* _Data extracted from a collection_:

######

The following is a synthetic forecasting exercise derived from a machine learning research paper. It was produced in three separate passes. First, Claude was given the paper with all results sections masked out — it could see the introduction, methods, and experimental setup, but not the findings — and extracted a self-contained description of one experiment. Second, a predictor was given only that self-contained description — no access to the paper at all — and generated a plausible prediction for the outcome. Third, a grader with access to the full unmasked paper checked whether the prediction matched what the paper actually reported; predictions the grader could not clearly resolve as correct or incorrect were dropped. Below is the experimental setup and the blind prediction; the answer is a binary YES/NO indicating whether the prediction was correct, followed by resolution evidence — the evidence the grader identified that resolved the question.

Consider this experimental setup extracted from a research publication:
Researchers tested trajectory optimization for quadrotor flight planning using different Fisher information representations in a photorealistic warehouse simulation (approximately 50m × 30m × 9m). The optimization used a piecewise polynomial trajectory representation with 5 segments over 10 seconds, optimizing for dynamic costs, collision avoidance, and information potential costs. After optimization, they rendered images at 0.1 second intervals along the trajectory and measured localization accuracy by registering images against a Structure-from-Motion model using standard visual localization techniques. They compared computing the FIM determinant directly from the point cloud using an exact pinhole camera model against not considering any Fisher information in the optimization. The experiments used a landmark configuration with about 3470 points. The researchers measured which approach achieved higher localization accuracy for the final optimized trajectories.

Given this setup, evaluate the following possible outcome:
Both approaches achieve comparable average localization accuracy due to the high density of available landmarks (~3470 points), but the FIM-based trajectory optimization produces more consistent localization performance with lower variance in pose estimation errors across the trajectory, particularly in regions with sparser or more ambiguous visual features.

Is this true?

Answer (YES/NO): NO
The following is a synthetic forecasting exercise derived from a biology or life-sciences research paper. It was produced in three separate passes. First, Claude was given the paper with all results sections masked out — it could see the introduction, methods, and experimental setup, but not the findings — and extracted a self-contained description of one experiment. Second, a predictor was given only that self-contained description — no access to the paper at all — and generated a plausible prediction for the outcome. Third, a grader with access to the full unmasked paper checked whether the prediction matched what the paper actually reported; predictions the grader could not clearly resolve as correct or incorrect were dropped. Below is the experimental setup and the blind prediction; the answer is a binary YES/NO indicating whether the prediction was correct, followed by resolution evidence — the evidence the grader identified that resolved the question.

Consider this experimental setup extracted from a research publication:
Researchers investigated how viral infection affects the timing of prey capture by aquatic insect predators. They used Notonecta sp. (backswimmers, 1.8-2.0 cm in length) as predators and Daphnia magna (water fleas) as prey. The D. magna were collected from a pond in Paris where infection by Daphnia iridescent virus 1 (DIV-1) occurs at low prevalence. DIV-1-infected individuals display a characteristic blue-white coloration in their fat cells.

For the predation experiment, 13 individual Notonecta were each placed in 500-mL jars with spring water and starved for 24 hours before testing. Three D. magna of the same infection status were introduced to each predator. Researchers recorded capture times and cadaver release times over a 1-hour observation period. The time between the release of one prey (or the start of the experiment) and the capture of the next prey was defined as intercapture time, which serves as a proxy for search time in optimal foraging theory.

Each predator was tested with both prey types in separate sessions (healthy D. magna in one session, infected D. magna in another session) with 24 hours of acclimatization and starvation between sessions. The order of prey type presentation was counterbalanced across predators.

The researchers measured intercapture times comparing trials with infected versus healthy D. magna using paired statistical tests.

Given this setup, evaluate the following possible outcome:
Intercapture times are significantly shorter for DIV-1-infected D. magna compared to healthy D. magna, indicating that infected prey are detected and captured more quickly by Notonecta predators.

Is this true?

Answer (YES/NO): NO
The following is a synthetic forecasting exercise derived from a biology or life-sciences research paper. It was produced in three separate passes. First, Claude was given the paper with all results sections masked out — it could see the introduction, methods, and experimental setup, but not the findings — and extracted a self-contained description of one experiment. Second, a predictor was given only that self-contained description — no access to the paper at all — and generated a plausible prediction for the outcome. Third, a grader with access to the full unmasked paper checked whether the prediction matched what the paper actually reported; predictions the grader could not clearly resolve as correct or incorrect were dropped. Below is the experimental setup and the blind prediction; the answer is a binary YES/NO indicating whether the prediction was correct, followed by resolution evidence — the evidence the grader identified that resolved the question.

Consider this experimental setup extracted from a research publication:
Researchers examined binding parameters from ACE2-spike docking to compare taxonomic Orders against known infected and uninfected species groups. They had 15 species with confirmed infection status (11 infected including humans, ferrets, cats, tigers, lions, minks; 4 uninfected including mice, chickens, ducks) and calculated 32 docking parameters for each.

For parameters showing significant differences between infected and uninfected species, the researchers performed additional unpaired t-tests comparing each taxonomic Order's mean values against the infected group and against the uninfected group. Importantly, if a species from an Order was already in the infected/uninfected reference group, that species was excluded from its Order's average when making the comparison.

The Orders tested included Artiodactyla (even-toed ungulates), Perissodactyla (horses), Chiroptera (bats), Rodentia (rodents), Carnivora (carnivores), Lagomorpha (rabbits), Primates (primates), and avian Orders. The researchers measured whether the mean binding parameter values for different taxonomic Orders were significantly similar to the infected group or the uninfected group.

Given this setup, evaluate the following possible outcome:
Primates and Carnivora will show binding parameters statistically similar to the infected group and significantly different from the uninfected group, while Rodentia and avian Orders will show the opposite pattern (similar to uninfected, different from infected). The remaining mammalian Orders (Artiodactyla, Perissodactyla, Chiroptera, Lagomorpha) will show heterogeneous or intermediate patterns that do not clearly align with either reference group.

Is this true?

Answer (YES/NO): NO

######

Repeat the data in full. Nothing may be dropped or altered.

* _Task answer_:
The following is a synthetic forecasting exercise derived from a machine learning research paper. It was produced in three separate passes. First, Claude was given the paper with all results sections masked out — it could see the introduction, methods, and experimental setup, but not the findings — and extracted a self-contained description of one experiment. Second, a predictor was given only that self-contained description — no access to the paper at all — and generated a plausible prediction for the outcome. Third, a grader with access to the full unmasked paper checked whether the prediction matched what the paper actually reported; predictions the grader could not clearly resolve as correct or incorrect were dropped. Below is the experimental setup and the blind prediction; the answer is a binary YES/NO indicating whether the prediction was correct, followed by resolution evidence — the evidence the grader identified that resolved the question.

Consider this experimental setup extracted from a research publication:
Researchers tested trajectory optimization for quadrotor flight planning using different Fisher information representations in a photorealistic warehouse simulation (approximately 50m × 30m × 9m). The optimization used a piecewise polynomial trajectory representation with 5 segments over 10 seconds, optimizing for dynamic costs, collision avoidance, and information potential costs. After optimization, they rendered images at 0.1 second intervals along the trajectory and measured localization accuracy by registering images against a Structure-from-Motion model using standard visual localization techniques. They compared computing the FIM determinant directly from the point cloud using an exact pinhole camera model against not considering any Fisher information in the optimization. The experiments used a landmark configuration with about 3470 points. The researchers measured which approach achieved higher localization accuracy for the final optimized trajectories.

Given this setup, evaluate the following possible outcome:
Both approaches achieve comparable average localization accuracy due to the high density of available landmarks (~3470 points), but the FIM-based trajectory optimization produces more consistent localization performance with lower variance in pose estimation errors across the trajectory, particularly in regions with sparser or more ambiguous visual features.

Is this true?

Answer (YES/NO): NO
The following is a synthetic forecasting exercise derived from a biology or life-sciences research paper. It was produced in three separate passes. First, Claude was given the paper with all results sections masked out — it could see the introduction, methods, and experimental setup, but not the findings — and extracted a self-contained description of one experiment. Second, a predictor was given only that self-contained description — no access to the paper at all — and generated a plausible prediction for the outcome. Third, a grader with access to the full unmasked paper checked whether the prediction matched what the paper actually reported; predictions the grader could not clearly resolve as correct or incorrect were dropped. Below is the experimental setup and the blind prediction; the answer is a binary YES/NO indicating whether the prediction was correct, followed by resolution evidence — the evidence the grader identified that resolved the question.

Consider this experimental setup extracted from a research publication:
Researchers investigated how viral infection affects the timing of prey capture by aquatic insect predators. They used Notonecta sp. (backswimmers, 1.8-2.0 cm in length) as predators and Daphnia magna (water fleas) as prey. The D. magna were collected from a pond in Paris where infection by Daphnia iridescent virus 1 (DIV-1) occurs at low prevalence. DIV-1-infected individuals display a characteristic blue-white coloration in their fat cells.

For the predation experiment, 13 individual Notonecta were each placed in 500-mL jars with spring water and starved for 24 hours before testing. Three D. magna of the same infection status were introduced to each predator. Researchers recorded capture times and cadaver release times over a 1-hour observation period. The time between the release of one prey (or the start of the experiment) and the capture of the next prey was defined as intercapture time, which serves as a proxy for search time in optimal foraging theory.

Each predator was tested with both prey types in separate sessions (healthy D. magna in one session, infected D. magna in another session) with 24 hours of acclimatization and starvation between sessions. The order of prey type presentation was counterbalanced across predators.

The researchers measured intercapture times comparing trials with infected versus healthy D. magna using paired statistical tests.

Given this setup, evaluate the following possible outcome:
Intercapture times are significantly shorter for DIV-1-infected D. magna compared to healthy D. magna, indicating that infected prey are detected and captured more quickly by Notonecta predators.

Is this true?

Answer (YES/NO): NO
The following is a synthetic forecasting exercise derived from a biology or life-sciences research paper. It was produced in three separate passes. First, Claude was given the paper with all results sections masked out — it could see the introduction, methods, and experimental setup, but not the findings — and extracted a self-contained description of one experiment. Second, a predictor was given only that self-contained description — no access to the paper at all — and generated a plausible prediction for the outcome. Third, a grader with access to the full unmasked paper checked whether the prediction matched what the paper actually reported; predictions the grader could not clearly resolve as correct or incorrect were dropped. Below is the experimental setup and the blind prediction; the answer is a binary YES/NO indicating whether the prediction was correct, followed by resolution evidence — the evidence the grader identified that resolved the question.

Consider this experimental setup extracted from a research publication:
Researchers examined binding parameters from ACE2-spike docking to compare taxonomic Orders against known infected and uninfected species groups. They had 15 species with confirmed infection status (11 infected including humans, ferrets, cats, tigers, lions, minks; 4 uninfected including mice, chickens, ducks) and calculated 32 docking parameters for each.

For parameters showing significant differences between infected and uninfected species, the researchers performed additional unpaired t-tests comparing each taxonomic Order's mean values against the infected group and against the uninfected group. Importantly, if a species from an Order was already in the infected/uninfected reference group, that species was excluded from its Order's average when making the comparison.

The Orders tested included Artiodactyla (even-toed ungulates), Perissodactyla (horses), Chiroptera (bats), Rodentia (rodents), Carnivora (carnivores), Lagomorpha (rabbits), Primates (primates), and avian Orders. The researchers measured whether the mean binding parameter values for different taxonomic Orders were significantly similar to the infected group or the uninfected group.

Given this setup, evaluate the following possible outcome:
Primates and Carnivora will show binding parameters statistically similar to the infected group and significantly different from the uninfected group, while Rodentia and avian Orders will show the opposite pattern (similar to uninfected, different from infected). The remaining mammalian Orders (Artiodactyla, Perissodactyla, Chiroptera, Lagomorpha) will show heterogeneous or intermediate patterns that do not clearly align with either reference group.

Is this true?

Answer (YES/NO): NO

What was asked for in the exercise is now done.